Received November 21, 2000; Revision received March 27, 2001
Kinetics of inactivation of horseradish peroxidase (HP) induced by low-frequency ultrasonic (US) treatment (27 kHz) with the specific power of 60 W/cm2 were studied in phosphate (pH 7.4) and acetate (pH 5.2) buffers within the temperature range of 36.0 to 50.0°C and characterized by effective first-order rate constants of US inactivation kin(us) in min-1. Values of kin(us) depend on the specific ultrasonic power within the range of 20-60 W/cm2, on the concentration of HP, and on pH and temperature of the solutions. The activation energy of US inactivation of HP is 9.4 kcal/mole.

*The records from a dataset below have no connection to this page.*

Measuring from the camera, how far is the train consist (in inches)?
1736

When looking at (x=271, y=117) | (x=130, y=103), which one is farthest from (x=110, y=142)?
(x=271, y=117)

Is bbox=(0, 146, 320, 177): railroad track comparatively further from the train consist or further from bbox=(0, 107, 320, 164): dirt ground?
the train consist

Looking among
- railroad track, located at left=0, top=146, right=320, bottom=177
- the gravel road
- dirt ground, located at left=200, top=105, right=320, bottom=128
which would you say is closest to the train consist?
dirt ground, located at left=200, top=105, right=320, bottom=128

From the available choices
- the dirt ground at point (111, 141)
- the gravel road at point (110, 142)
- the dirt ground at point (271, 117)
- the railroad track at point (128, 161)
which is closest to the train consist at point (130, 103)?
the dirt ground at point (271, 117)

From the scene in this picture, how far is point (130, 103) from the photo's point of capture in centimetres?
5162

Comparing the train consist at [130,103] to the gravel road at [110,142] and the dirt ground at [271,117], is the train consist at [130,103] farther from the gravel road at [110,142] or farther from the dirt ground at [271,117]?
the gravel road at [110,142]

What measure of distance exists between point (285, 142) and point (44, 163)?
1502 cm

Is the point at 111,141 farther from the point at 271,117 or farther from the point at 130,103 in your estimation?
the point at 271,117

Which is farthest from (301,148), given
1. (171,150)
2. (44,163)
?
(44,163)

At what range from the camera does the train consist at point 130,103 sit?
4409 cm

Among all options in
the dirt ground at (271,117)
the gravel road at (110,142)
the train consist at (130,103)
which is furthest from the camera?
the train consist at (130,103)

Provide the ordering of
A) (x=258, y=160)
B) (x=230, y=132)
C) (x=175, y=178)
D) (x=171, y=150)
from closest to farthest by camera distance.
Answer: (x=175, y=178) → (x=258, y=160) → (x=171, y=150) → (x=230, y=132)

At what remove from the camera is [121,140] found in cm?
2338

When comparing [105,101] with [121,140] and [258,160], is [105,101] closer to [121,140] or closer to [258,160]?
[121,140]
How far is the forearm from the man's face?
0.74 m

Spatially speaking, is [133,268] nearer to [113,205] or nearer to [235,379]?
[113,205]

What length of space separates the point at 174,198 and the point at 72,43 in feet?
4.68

Scavengers of HO· radicals, mannitol and dimethylformamide, significantly inhibit the US inactivation of HP at 36.0°C, whereas micromolar concentrations of polydisulfide of gallic acid (poly(DSG)) and of poly(2-aminodisulfide-4-nitrophenol) (poly(ADSNP)) virtually completely suppress the US inactivation of peroxidase at the ultrasonic power of 60 W/cm2 on the sonication of the enzyme solutions for more than 1 h at pH 5.2. Various complexes of poly(DSG) with human serum albumin effectively protect HP against the US inactivation in phosphate buffer (pH 7.4). The findings unambiguously confirm a free radical mechanism of the US inactivation of HP in aqueous solutions. Polydisulfides of substituted phenols are very effective protectors of peroxidase against inactivation caused by US cavitation.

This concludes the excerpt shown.